INFO EKSPRES:
- Bahlil menyebut Indonesia tidak memiliki pilihan selain membangun industri pengolahan mineral di dalam negeri.
- Penguatan hilirisasi diharapkan menciptakan lapangan kerja sekaligus mendukung pertumbuhan ekonomi nasional.
- Bahlil menilai pengalaman Korea Selatan, Jepang, dan Tiongkok menunjukkan pentingnya kelembagaan dalam hilirisasi.
SULBAREKSPRES.COM - Mengapa investasi hilirisasi bauksit melonjak 193 persen justru ketika pemerintah mempertegas larangan ekspor komoditas tersebut?
Apakah lonjakan investasi ini cukup untuk memastikan Indonesia bukan hanya menjadi lokasi smelter, tetapi benar-benar menguasai industri dan menikmati manfaat ekonominya?
Investasi Hilirisasi Bauksit Melonjak Saat Smelter Terus Didorong Pemerintah
Investasi hilirisasi bauksit mencatat lonjakan tajam pada kuartal II 2026 di tengah konsistensi pemerintah membatasi ekspor bahan mentah mineral.

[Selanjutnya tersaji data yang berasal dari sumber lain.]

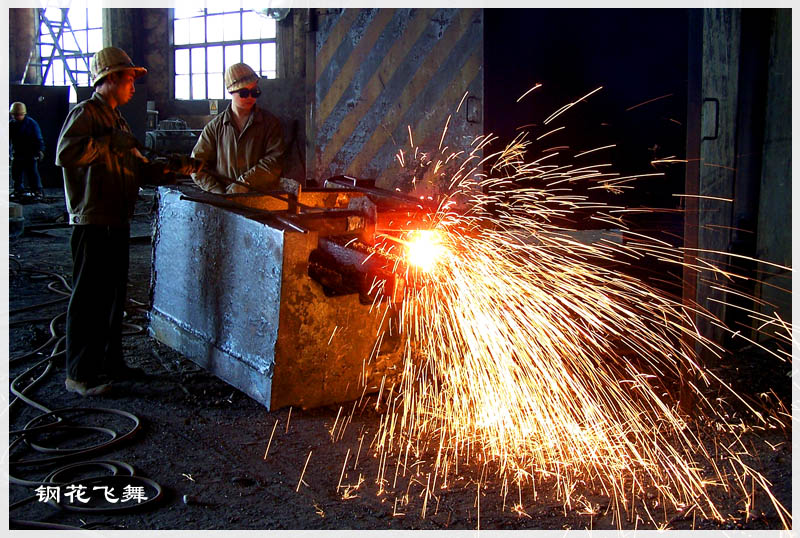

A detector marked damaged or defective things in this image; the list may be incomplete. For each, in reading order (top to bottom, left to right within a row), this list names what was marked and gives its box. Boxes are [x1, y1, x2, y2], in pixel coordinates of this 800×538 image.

rusty metal surface [149, 182, 404, 408]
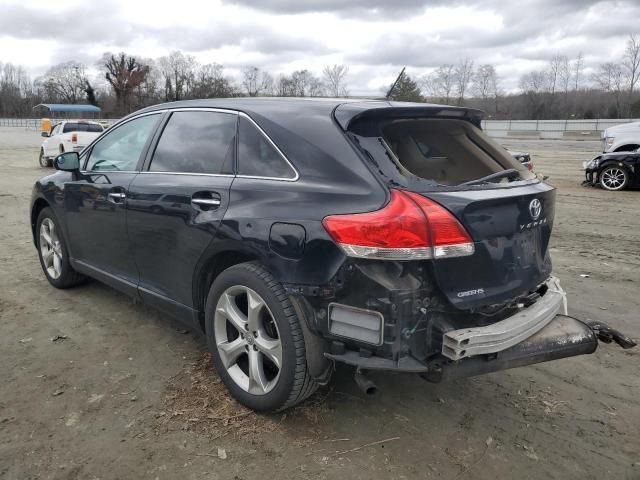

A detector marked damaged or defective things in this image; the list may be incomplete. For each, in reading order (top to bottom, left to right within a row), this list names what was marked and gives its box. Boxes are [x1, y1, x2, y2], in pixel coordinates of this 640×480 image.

damaged vehicle [30, 98, 636, 412]
damaged vehicle [584, 148, 640, 191]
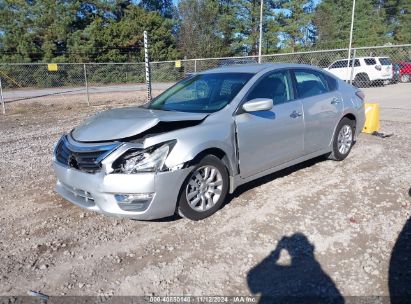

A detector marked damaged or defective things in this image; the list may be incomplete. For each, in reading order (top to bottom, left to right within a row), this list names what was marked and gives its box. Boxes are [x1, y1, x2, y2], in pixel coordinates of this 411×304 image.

crumpled hood [70, 106, 209, 142]
broken headlight [113, 140, 176, 173]
damaged front bumper [53, 163, 193, 220]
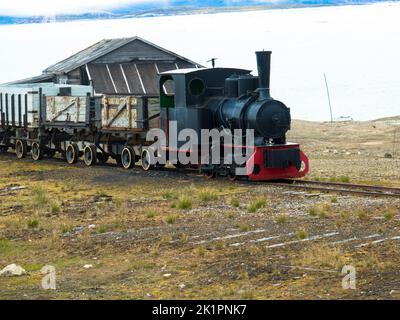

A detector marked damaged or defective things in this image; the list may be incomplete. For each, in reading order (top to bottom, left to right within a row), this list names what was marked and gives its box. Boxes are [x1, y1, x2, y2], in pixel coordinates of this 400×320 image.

rusty metal surface [46, 95, 88, 123]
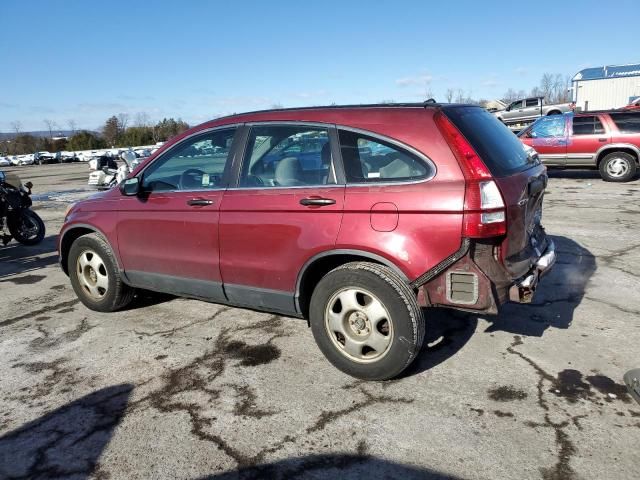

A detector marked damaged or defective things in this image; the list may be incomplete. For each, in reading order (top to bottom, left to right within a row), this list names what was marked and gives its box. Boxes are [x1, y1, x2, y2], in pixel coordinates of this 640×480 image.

cracked pavement [1, 163, 640, 478]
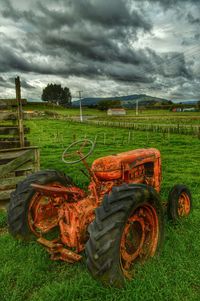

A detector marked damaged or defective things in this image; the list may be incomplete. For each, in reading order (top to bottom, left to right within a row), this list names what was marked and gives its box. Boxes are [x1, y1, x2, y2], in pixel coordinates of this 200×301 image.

rusted metal surface [26, 149, 162, 264]
rusty orange tractor [7, 140, 192, 286]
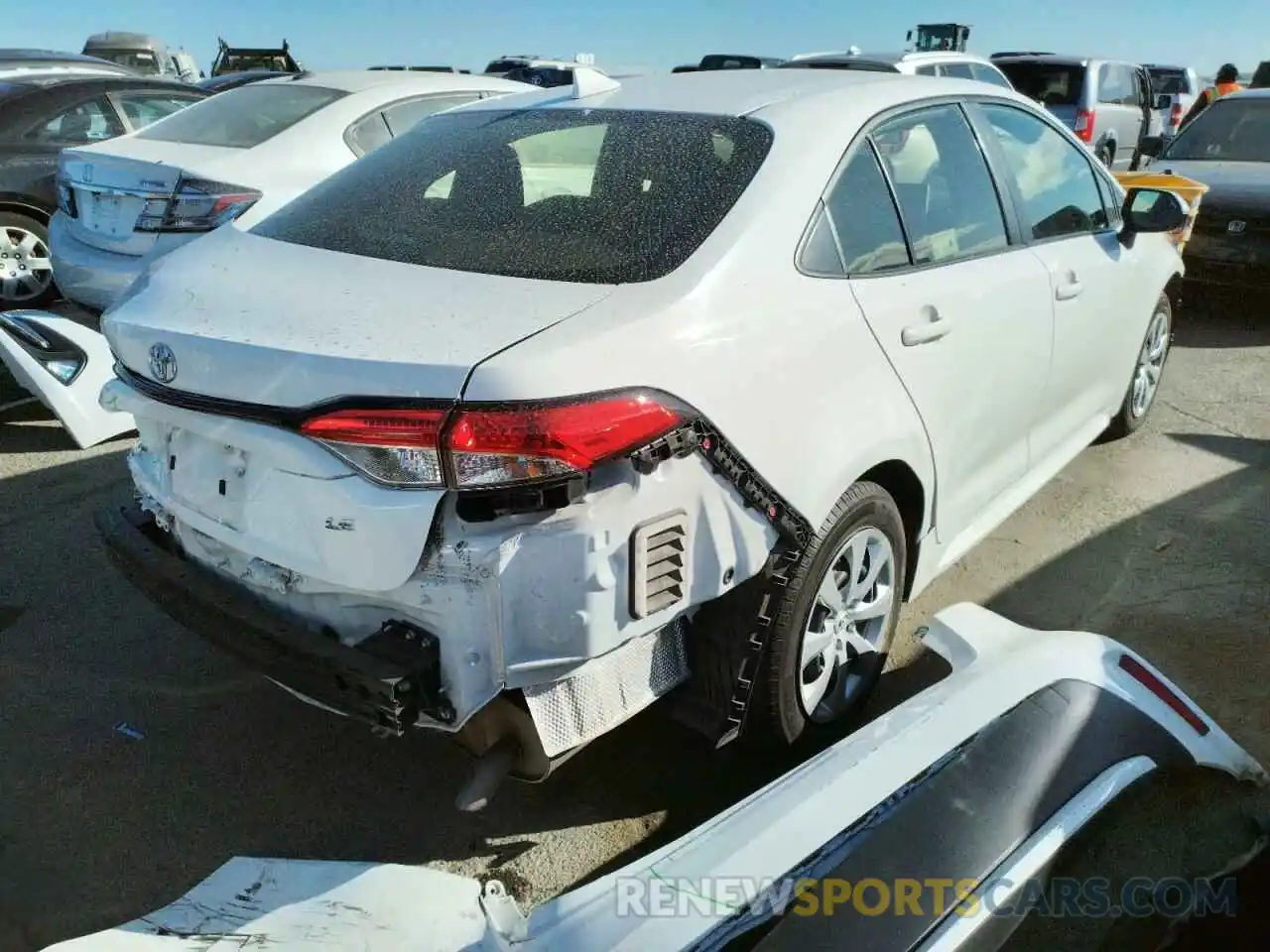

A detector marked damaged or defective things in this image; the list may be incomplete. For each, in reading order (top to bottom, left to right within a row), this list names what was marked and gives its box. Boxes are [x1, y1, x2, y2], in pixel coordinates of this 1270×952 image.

damaged white toyota corolla [91, 64, 1189, 796]
damaged rear bumper [98, 502, 456, 736]
exposed bumper reinforcement [100, 502, 456, 736]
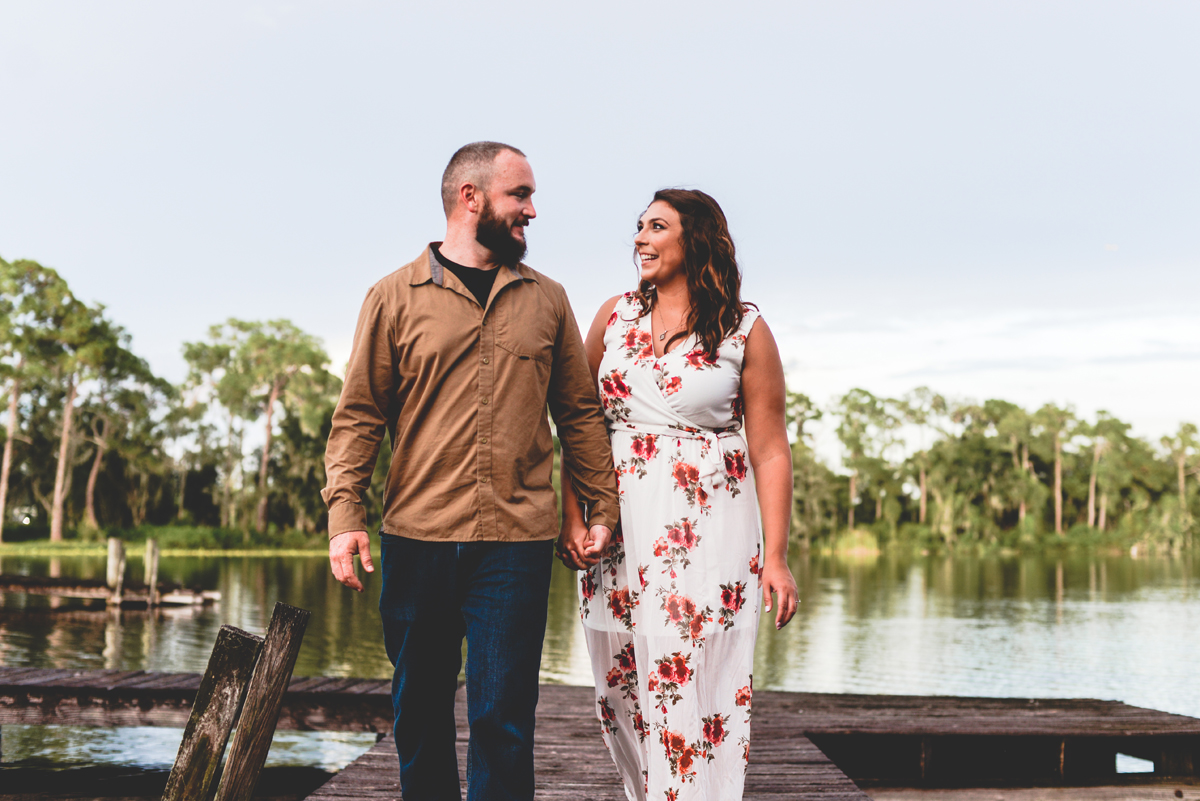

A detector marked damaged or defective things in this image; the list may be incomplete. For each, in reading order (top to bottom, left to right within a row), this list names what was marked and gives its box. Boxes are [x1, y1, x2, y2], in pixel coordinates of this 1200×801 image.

broken wooden post [106, 537, 126, 606]
broken wooden post [144, 537, 160, 606]
broken wooden post [162, 623, 262, 801]
broken wooden post [214, 599, 312, 801]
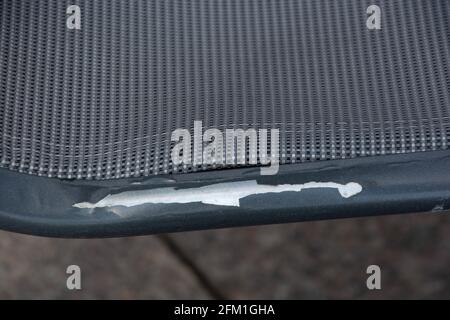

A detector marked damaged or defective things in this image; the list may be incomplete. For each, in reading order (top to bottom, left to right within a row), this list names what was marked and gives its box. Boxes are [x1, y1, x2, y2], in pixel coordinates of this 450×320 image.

chipped paint [74, 180, 362, 210]
damaged surface [74, 180, 362, 210]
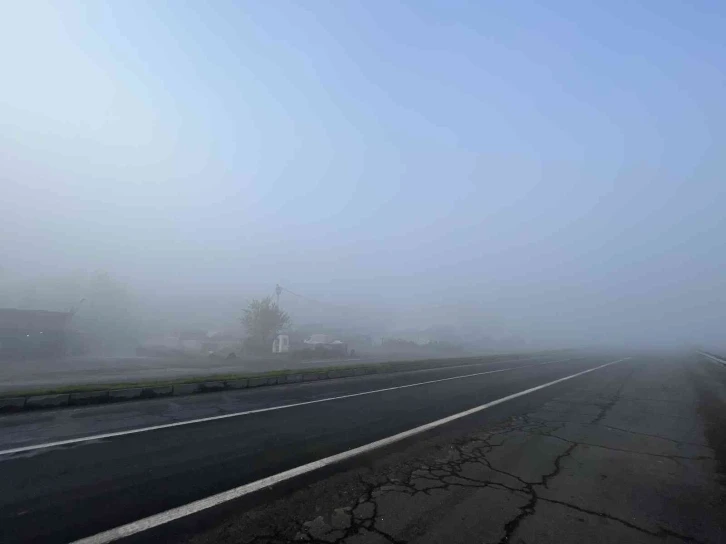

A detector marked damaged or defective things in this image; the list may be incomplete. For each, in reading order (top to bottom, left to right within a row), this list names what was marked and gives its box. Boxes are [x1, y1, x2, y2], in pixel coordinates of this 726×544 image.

cracked road surface [185, 352, 726, 544]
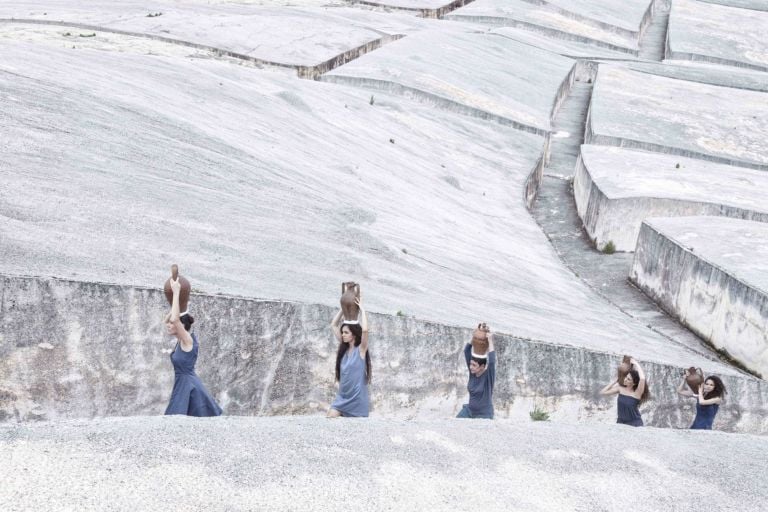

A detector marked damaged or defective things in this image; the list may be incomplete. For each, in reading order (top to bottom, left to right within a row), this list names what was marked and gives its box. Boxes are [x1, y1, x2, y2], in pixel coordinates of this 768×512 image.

cracked concrete block [632, 218, 768, 378]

Menteri Investasi dan Hilirisasi sekaligus Kepala BKPM Rosan Roeslani menyebut realisasi investasi hilirisasi bauksit mencapai Rp40,1 triliun.
Angka tersebut melonjak 193 persen dibandingkan kuartal sebelumnya yang hanya mencapai Rp13,7 triliun.
Menurut Rosan, peningkatan tersebut didorong pembangunan sejumlah fasilitas pengolahan dan pemurnian atau smelter bauksit.
Pembangunan fasilitas tersebut melibatkan investor dalam negeri maupun luar negeri yang masuk ke sektor pengolahan mineral.
Nilai investasi bauksit tersebut menjadi yang terbesar dibandingkan sejumlah komoditas hilirisasi lain pada kuartal II 2026.
Investasi hilirisasi nikel tercatat Rp29,4 triliun, sedangkan tembaga mencapai Rp16,7 triliun pada periode yang sama.
Investasi besi baja mencapai Rp13,2 triliun, pasir silika Rp4 triliun, serta komoditas lainnya mencapai Rp4,7 triliun.